President Emmanuel Macron and his freshly installed Prime Minister, Gabriel Attal, appointed a new French cabinet this week. It is little more than a reshuffle – and unlikely to lead to sunlit uplands for Macron’s beleaguered presidency. Of particular significance are the two centre-right ministers whose appointment testifies to the continuing rightward drift of the Macronist project in search of that elusive parliamentary working majority. At the same time, and despite all denials, policy is also being drawn rightwards towards the agenda set by Marine Le Pen and Jordan Bardella’s Rassemblement National on immigration, crime and policing. But the desired effects of the fresh cabinet are already proving vain (as I wrote earlier this week).
The new government has been dubbed Sarkozy IV (after the centre-right president Nicolas Sarkozy, who left office in 2012) for including two of his former ministers: Rachida Dati, who will oversee culture, and Catherine Vautrin, who is charged with leading the mega-ministry of health and work (which has already upset trade unions). Their inclusion was to curry favour with the centre-right Les Républicains in the hope of gaining some of their 62 votes in the National Assembly to allow Macron to press on with his manifesto. However, no sooner had Dati’s name been announced than the leader of Les Républicains excluded her from the party, ensuring that the first test of Attal’s cabinet to attract centre-right votes is a failure. Dati had been serving as the mayor of Paris’s 7th arrondissement for Les Républicains when she was added to Attal’s cabinet.
To make matters worse, media focus has concentrated on the ongoing corruption investigation into the culture minister.
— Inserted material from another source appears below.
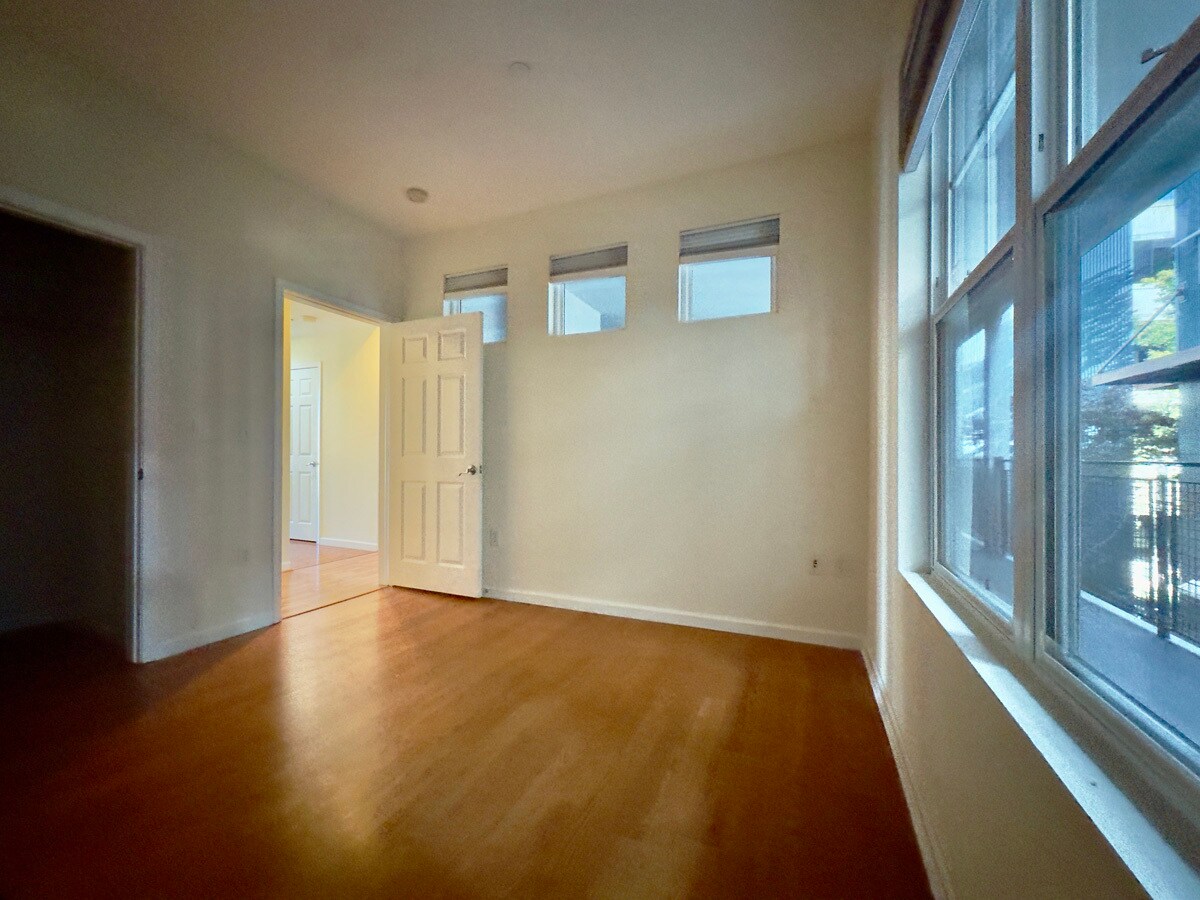 Building Photo - 1121 40th St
Macron, who is no newcomer to political blunders, clearly allowed his zeal for ‘disruptive’ politics to cloud basic common sense. Minister, Prime Minister and President will be forced to exhaust considerable political capital and time defending this rash decision.
Then there is likely to be harmful fallout from the cabinet purge of those centre-left ministers who rebelled against the recent hard-line immigration act. In electing this surprising cabinet, Macron and Attal have created enemies within their own camp. That in turn will further alienate the moderate left in the National Assembly, some of whom, at a push, might otherwise have voted for parts of the Macron programme.
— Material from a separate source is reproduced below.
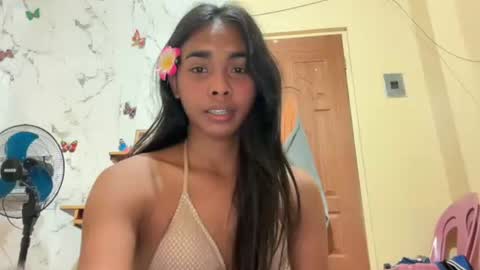 Snapshot of island_girlxxx chatting on June 2026 09:53:01 AM Alona online show from June 2026 09:53:01 AM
It is too early to say how the cabinet will go down with the public. But there is nationwide cynicism towards Macron’s past gimmicks. The second test of the cabinet – its score at the June European elections – may not be off to a great start either. Macron and his new premier are ostensibly going into the European election campaign on a stridently pro-EU policy at a time when the reputation of the EU in France, and more generally, is not flying high.
Here too Macron, in deploying his penchant for ‘creative destruction’, may have inverted the word order. The initial signalling is not good. The new minister for Europe and foreign affairs, is none other than Attal’s former civil partner, Stéphane Séjourné. There is no doubt that this MEP, erstwhile leader of the president’s party in the European parliament and secretary-general of its French equivalent, will be an effective pro-EU performer. But the optics are so bad. There are bound to be cries of nepotism and cronyism in appointing someone with no experience of foreign affairs to one of the great offices of state. Furthermore, some of Séjourné’s forthright political posturing in the European parliament has already upset foreign governments, notably Morocco. He was one of the leaders of a European parliament resolution last September which was highly critical of the Moroccan authorities for their curtailing of press freedom and alleged corruption of MEPs. His proximity to Macron was seen as a sign of the President’s approval. The Moroccan press has already dubbed the minister ‘a person hostile to Morocco’.
Normally, this would be of little significance. But the problem is that Morocco is important to Macron’s policy of blocking migration from North Africa into Europe and France, as well as being crucial to returning migrants to their home states. Both of those policies depend on the Moroccan government’s goodwill.
There is a clear sense of ‘end of regime’ in France. Macron may have another three years to run, but the chances of him unblocking the parliamentary logjam seem ever distant. According to normal constitutional convention, the President would dissolve parliament. But opinion polls point to a Rassemblement National victory.
On taking office back in 2017, Macron patronisingly pledged to the 11 million Marine Le Pen voters that he would remove the need for them to continue voting for the ‘extreme right’. His style and policies have done anything but that. As a consequence, the popularity and stature of the Rassemblement National has continued to grow; in 2022, 13.2 million voters balloted Marine Le Pen. The writing is on the wall for 2027. And Macron will have played no small part in that victory.